Posted on: Apr 8, 2011


Risks of anchor failure

Recent accidents alerted us to the probability of weakened anchors on routes equipped in tropical, marine environments.
These anchors have been weakened by corrosion accelerated by the proximity of the sea and year-long, warm, wet climates. First samplings from some climbing areas in tropical marine environments showed that 10 to 20% of anchors could have a resistance as low as 1 kN to 5 kN (cf. Nominal climbing falls load anchors with forces of 1 kN to 5 kN; a 25 kN minimum bolt strength is required by the standards)!!

All the anchors concerned are stainless steel in accordance with the standard requirement. The low strength may be caused by oxidation, galvanic corrosion, and/or stress-corrosion cracking - a complete analysis is in progress within the UIAA Safety Commission. These mechanisms are further enhanced when metals that are inappropriate for use in marine environments are installed on cliffs in coastal areas. The many mechanisms and materials involved make it impossible for a climber to determine the integrity of a bolt by inspection.

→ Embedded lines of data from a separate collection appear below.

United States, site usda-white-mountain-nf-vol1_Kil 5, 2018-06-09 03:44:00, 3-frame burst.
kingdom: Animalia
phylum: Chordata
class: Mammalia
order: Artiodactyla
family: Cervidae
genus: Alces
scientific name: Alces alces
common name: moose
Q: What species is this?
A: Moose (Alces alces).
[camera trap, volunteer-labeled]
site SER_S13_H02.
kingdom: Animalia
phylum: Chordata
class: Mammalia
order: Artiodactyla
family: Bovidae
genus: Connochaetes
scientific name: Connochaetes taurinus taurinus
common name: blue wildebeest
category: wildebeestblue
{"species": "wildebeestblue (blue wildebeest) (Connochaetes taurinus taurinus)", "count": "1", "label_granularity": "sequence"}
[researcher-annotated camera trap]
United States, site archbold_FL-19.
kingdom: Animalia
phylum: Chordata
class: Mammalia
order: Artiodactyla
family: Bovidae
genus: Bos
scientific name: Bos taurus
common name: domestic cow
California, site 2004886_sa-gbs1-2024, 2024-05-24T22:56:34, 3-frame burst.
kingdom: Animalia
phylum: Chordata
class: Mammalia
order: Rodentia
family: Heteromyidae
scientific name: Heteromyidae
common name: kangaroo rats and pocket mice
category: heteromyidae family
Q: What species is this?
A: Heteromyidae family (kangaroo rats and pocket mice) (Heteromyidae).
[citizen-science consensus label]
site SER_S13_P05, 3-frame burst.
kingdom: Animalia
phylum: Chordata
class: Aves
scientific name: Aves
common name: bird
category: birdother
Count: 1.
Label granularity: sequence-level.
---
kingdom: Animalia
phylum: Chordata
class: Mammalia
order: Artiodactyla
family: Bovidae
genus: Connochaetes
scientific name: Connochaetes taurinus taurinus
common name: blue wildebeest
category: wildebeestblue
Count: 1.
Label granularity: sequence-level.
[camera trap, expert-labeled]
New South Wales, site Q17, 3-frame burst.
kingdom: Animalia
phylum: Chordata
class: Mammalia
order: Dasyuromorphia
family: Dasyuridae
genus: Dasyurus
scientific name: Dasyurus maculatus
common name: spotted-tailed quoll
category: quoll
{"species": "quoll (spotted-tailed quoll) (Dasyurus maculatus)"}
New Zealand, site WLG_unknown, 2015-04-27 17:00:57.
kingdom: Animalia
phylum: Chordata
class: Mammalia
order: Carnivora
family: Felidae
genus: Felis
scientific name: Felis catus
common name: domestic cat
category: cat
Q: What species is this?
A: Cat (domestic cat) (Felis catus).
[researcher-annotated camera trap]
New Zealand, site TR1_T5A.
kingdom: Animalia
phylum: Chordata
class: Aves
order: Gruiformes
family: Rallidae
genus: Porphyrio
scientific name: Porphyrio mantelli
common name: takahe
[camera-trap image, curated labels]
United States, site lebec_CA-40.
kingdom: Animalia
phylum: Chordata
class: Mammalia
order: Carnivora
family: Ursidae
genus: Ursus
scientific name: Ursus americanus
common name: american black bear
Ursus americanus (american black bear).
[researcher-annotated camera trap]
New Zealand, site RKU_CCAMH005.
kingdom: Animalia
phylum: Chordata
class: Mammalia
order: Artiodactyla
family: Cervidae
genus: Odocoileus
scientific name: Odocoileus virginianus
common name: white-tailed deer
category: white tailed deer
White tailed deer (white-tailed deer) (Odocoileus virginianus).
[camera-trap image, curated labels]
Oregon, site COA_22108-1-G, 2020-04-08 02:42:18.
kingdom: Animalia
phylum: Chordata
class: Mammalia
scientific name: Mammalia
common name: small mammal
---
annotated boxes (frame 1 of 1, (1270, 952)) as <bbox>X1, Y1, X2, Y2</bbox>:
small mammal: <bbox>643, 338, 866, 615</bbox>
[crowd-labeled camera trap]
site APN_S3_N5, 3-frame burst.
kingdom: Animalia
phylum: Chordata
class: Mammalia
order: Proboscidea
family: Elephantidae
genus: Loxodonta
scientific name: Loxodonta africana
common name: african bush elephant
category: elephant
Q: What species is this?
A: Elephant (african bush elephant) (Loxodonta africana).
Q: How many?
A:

Our advice if you climb on routes equipped in tropical, marine environments: Before any climbing, we strongly recommend that you enquire with the local climbers and/or with the local people who equipped the routes about the quality of the anchors in place. Some areas are regularly re-equipped. If the equipment is less than 3 years old, experience to date suggests that the probability of finding a weakened anchor is low, even though bolt failure has been known to occur within 9 months of installation.
On the other hand, if you detect signs of rust on the anchors, this can indicate a badly weakened anchor. In that case, do not load the anchor, and retreat from the climb (experience from the field shows that some anchors would break when loaded with only the weight of the climber).
Alert the local climbers/local people who take care of the maintenance of the climbing area, so that they can check and replace the weakened anchor; you could also replace the weakened anchor yourself.

Bolts

As a precautionary principle, we strongly advise you NOT to climb on routes in tropical, marine environments which show signs of rust on anchors and/or where you do not know either the person responsible for maintenance of the climbing area, or when the equipment was installed.
In the absence of reliable information about the integrity of anchors from the locals who maintain the bolts at a tropical, marine cliff, climbers must consider coastal, bolted routes as adventure terrain where all fixed anchors are questionable, as is the case in alpine climbing. Ultimately, it is the climber him/herself who is responsible for his/her decisions and actions regarding the integrity of the anchors.